__Work to complete__.
Copy out all of the material below word for word, leaving out the pictures.

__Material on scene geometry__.
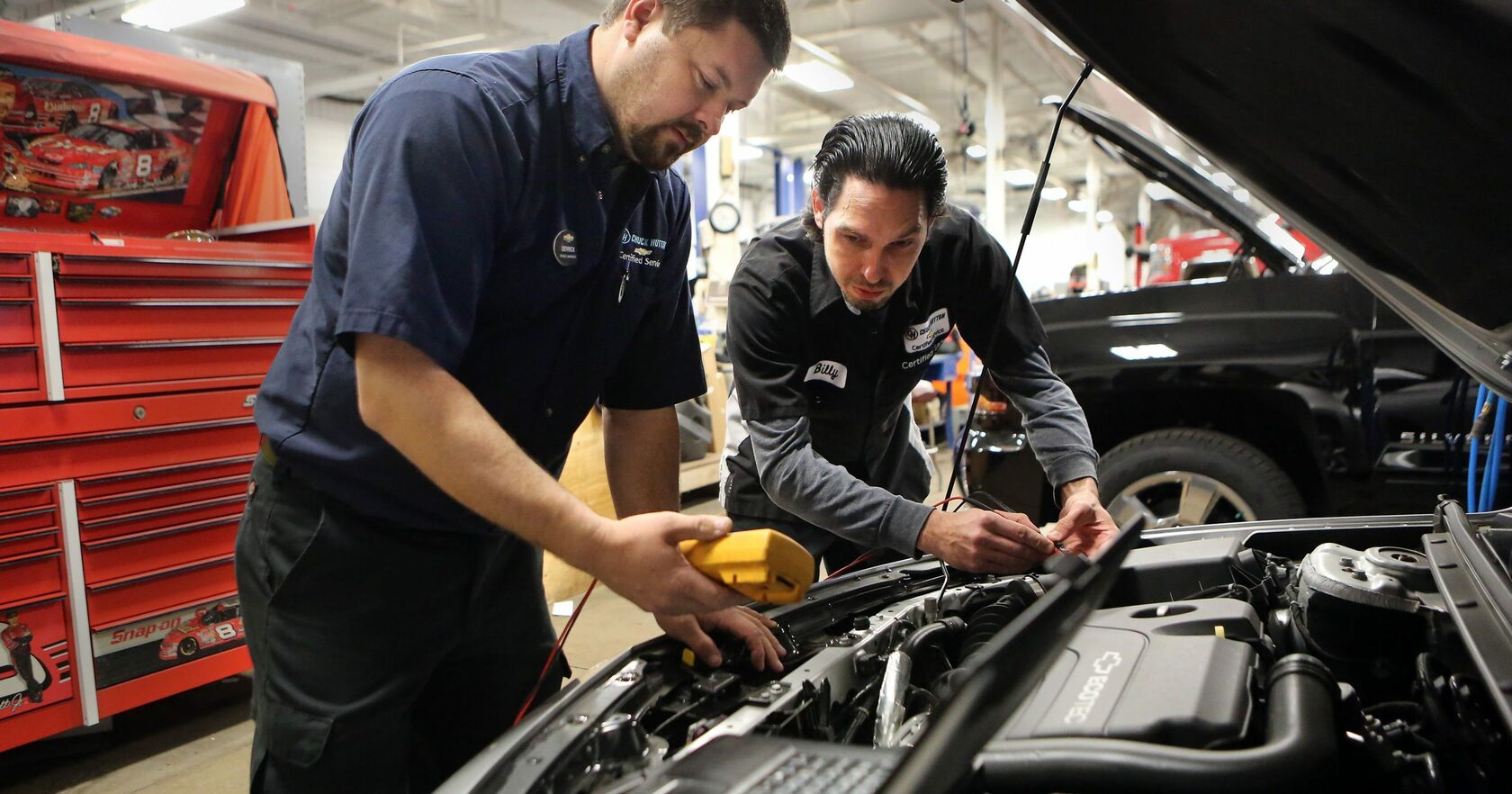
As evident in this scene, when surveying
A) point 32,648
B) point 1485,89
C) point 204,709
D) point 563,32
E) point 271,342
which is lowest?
point 204,709

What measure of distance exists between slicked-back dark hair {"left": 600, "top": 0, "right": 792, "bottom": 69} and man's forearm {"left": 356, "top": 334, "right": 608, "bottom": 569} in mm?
483

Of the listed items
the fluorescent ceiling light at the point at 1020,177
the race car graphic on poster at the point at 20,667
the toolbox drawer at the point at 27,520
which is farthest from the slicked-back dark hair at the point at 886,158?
the fluorescent ceiling light at the point at 1020,177

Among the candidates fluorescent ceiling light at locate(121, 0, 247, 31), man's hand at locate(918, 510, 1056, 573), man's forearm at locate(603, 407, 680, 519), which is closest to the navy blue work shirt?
man's forearm at locate(603, 407, 680, 519)

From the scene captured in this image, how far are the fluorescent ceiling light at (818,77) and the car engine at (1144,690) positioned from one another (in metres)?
8.58

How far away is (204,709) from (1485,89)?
3336 mm

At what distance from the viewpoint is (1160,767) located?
740 mm

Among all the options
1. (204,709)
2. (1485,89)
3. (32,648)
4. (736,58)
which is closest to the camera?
(1485,89)

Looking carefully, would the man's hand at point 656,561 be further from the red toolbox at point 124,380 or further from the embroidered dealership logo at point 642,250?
the red toolbox at point 124,380

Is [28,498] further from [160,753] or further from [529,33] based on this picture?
[529,33]

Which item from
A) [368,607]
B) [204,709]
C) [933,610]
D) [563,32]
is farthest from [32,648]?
[563,32]

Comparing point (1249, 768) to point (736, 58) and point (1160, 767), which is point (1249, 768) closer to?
point (1160, 767)

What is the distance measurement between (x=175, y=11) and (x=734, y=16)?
789 centimetres

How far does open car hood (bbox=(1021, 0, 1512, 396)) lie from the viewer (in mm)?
721

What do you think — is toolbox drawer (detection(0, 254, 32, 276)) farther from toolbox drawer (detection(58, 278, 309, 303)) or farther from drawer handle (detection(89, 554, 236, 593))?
drawer handle (detection(89, 554, 236, 593))
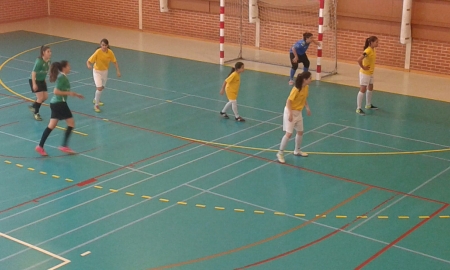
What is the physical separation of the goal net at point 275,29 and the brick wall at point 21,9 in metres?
9.19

__The solution__.
As evident in this scene, when surveying
A) point 32,648
B) point 1485,89
C) point 204,709
D) point 563,32
E) point 271,342
which is lowest?
point 204,709

What measure of distance exists between slicked-back dark hair {"left": 600, "top": 0, "right": 792, "bottom": 69} and man's forearm {"left": 356, "top": 334, "right": 608, "bottom": 569} in mm?
483

Of the listed items
the fluorescent ceiling light at the point at 1020,177
the race car graphic on poster at the point at 20,667
the toolbox drawer at the point at 27,520
which is farthest from the slicked-back dark hair at the point at 886,158?
the fluorescent ceiling light at the point at 1020,177

Among the candidates fluorescent ceiling light at locate(121, 0, 247, 31), man's hand at locate(918, 510, 1056, 573), man's forearm at locate(603, 407, 680, 519), which is closest to the navy blue work shirt?
man's forearm at locate(603, 407, 680, 519)

From the scene captured in this image, how far are the fluorescent ceiling light at (818,77) and the car engine at (1144,690) positioned from one another (in metres)?
8.58

How far away is (204,709) from (1485,89)?
3336 mm

At what distance from the viewpoint is (1160,767) located?
740 mm

Among all the options
1. (204,709)
2. (1485,89)
3. (32,648)
4. (736,58)
which is closest to the camera?
(1485,89)

Looking carefully, would the man's hand at point 656,561 be further from the red toolbox at point 124,380 or further from the embroidered dealership logo at point 642,250?
the red toolbox at point 124,380

Is [28,498] further from [160,753] or further from [529,33] based on this picture?
[529,33]

Which item from
A) [368,607]
B) [204,709]
C) [933,610]
D) [563,32]
is farthest from [32,648]?
[563,32]

Comparing point (1249, 768) to point (736, 58) and point (1160, 767), which is point (1249, 768) closer to?
point (1160, 767)

What is the distance measurement between (x=175, y=11) and (x=734, y=16)?
789 centimetres

How far does open car hood (bbox=(1021, 0, 1512, 396)) lie from the viewer (in mm)?
721

What do you think — is toolbox drawer (detection(0, 254, 32, 276)) farther from toolbox drawer (detection(58, 278, 309, 303)) or farther from drawer handle (detection(89, 554, 236, 593))?
drawer handle (detection(89, 554, 236, 593))
What is the physical separation of the goal net at point 275,29 and the brick wall at point 21,9 in metres?
9.19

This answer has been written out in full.